Each table shows the following information: data set, FDE, ADE, training_time, Window_Size, data_size. Window_Size is optimized so that the ADE value is minimized. Table 6 shows the FDE, ADE, Average Training Time, and Window_Size values of C type and N type data sets. Evidently, C type data sets have smaller error values compared with N type data sets. For example, Table 6 shows the FDE and ADE values of C type data sets average 66 m and 71 m respectively, while N type data sets average 586 m of FDE and 594 m of ADE respectively. Average training time identified for C type data sets is 17.7671 s and 12.0709 s for N type data sets.

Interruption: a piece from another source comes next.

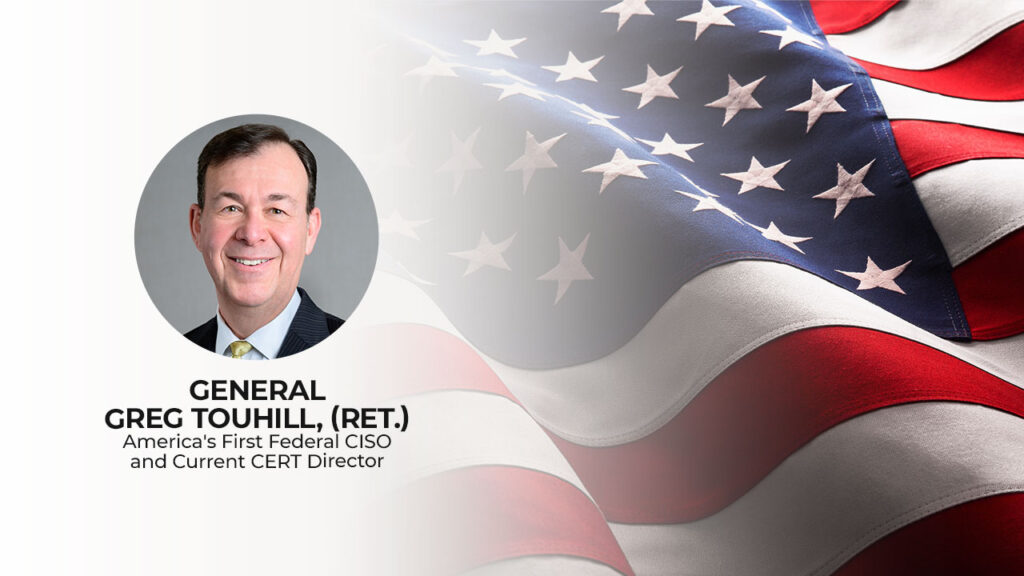General Greg Touhill on the state of cybersecurity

Further considerations on window size

As already mentioned, C type data sets have a Window_Size value as 2 in the case of Data Set 8. Logically, a Window_Size of 2 requires more training time because it handles only two geopositioning data as a unit of prediction. For each execution, ADE values vary within a range due to inherited randomness in hyperparameter optimization and LSTM even with the same Window_Size. And thus, Windows_Size for a data set varies according to similar ADE values within error range. For example, Data Set 4 shows similar ADE values, around 0.030, in hyperparameter optimization stage for different Window_Size. Once we have similar ADE across different Window_Size, then we need to choose window size with smaller training time. To investigate this situation further, we tested for various window size values as an additional experiment.

Figure 3
figure 3

Performance according to window size for data set 8.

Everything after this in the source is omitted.